A Less Invasive Lung Cancer Surgery
For patients with early stage lung cancer, surgical removal of the lobe in which the tumor is located (lobectomy) offers the best chance of a cure. Until recently, the standard procedure has been to make a six-inch inch incision in the chest and spread the ribs apart with a retractor to give the surgeon a clearer view of the chest cavity and tumor.
Now, lobectomy can be performed using video-assisted thoracic surgery (VATS), a cutting-edge approach that is considerably less invasive. In lieu of one large chest incision, VATS is performed by inserting a small video camera and surgical instruments through a series of smaller incisions. As a result, lobectomy can be accomplished without spreading the rib cage, and patients experience less post-operative pain. Video captured from inside the chest is transmitted onto a computer monitor in the operating room. A cardiothoracic surgeon with specialized training in video imaging uses the monitor as a guide to complete the procedure.
"With VATS lobectomy, there is a measurable difference in the time it takes for patients to feel back to normal," says cardiothoracic surgeon John R. Garrett, MD. "They go home sooner, experience less chest pain, have fewer complications post-op, and their chest tubes come out sooner."
Lung cancer survival rates following VATS lobectomy are comparable to those for individuals who have undergone traditional lobectomy; however, VATS is offered only by a limited number of elite medical centers due to the advanced video and thoracic surgical skills that are required.
Not all lung cancer patients are candidates for VATS lobectomy. The procedure may not be appropriate in cases involving large tumors, or tumors that are attached to the chest wall.
⁂
Answer these questions about the lung cancer surgery text.
1. In the standard procedure, what tool spreads the ribs apart?
2. During VATS, where is the video from inside the chest shown?
3. In which cases may VATS lobectomy not be appropriate?

[Stored data]
⁂
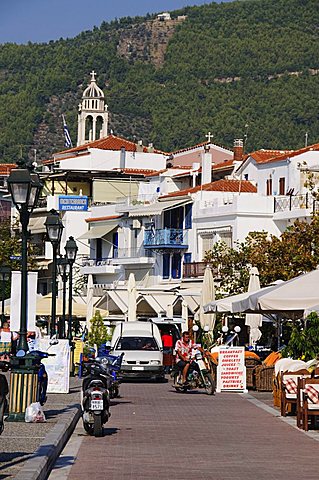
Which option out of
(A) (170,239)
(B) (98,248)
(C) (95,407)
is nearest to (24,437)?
(C) (95,407)

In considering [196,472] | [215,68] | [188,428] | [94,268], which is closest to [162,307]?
[94,268]

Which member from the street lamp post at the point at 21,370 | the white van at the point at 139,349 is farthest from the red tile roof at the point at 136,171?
the street lamp post at the point at 21,370

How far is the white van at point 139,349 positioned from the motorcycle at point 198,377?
511cm

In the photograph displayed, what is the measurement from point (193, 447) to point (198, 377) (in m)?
→ 14.9

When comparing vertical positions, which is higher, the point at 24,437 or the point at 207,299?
the point at 207,299

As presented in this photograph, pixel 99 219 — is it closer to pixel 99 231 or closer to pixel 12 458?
pixel 99 231

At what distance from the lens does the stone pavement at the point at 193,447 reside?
14.8 m

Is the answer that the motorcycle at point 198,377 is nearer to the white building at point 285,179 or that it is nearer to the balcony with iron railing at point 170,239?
the white building at point 285,179

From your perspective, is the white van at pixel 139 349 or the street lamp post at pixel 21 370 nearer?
the street lamp post at pixel 21 370

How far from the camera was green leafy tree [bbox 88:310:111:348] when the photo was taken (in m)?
53.7

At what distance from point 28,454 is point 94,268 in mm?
71618

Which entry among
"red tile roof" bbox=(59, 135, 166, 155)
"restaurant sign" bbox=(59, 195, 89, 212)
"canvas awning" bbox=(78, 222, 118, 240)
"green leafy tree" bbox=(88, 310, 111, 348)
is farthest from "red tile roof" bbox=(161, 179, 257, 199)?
"red tile roof" bbox=(59, 135, 166, 155)

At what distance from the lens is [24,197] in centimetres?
2023

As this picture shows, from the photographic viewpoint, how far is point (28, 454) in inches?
581
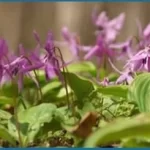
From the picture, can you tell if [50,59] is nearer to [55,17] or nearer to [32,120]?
[32,120]

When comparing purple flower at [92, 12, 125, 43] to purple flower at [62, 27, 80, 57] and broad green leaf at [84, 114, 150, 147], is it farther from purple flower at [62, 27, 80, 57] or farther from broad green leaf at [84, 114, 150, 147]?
broad green leaf at [84, 114, 150, 147]

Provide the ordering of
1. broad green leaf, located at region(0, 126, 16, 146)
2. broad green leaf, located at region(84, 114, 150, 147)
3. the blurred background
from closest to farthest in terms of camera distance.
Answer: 1. broad green leaf, located at region(84, 114, 150, 147)
2. broad green leaf, located at region(0, 126, 16, 146)
3. the blurred background

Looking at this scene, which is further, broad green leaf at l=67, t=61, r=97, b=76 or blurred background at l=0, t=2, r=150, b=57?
blurred background at l=0, t=2, r=150, b=57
⁂
* _Answer space_:
1. A retractor.
2. On a computer monitor in the operating room.
3. Cases with large tumors, or tumors attached to the chest wall.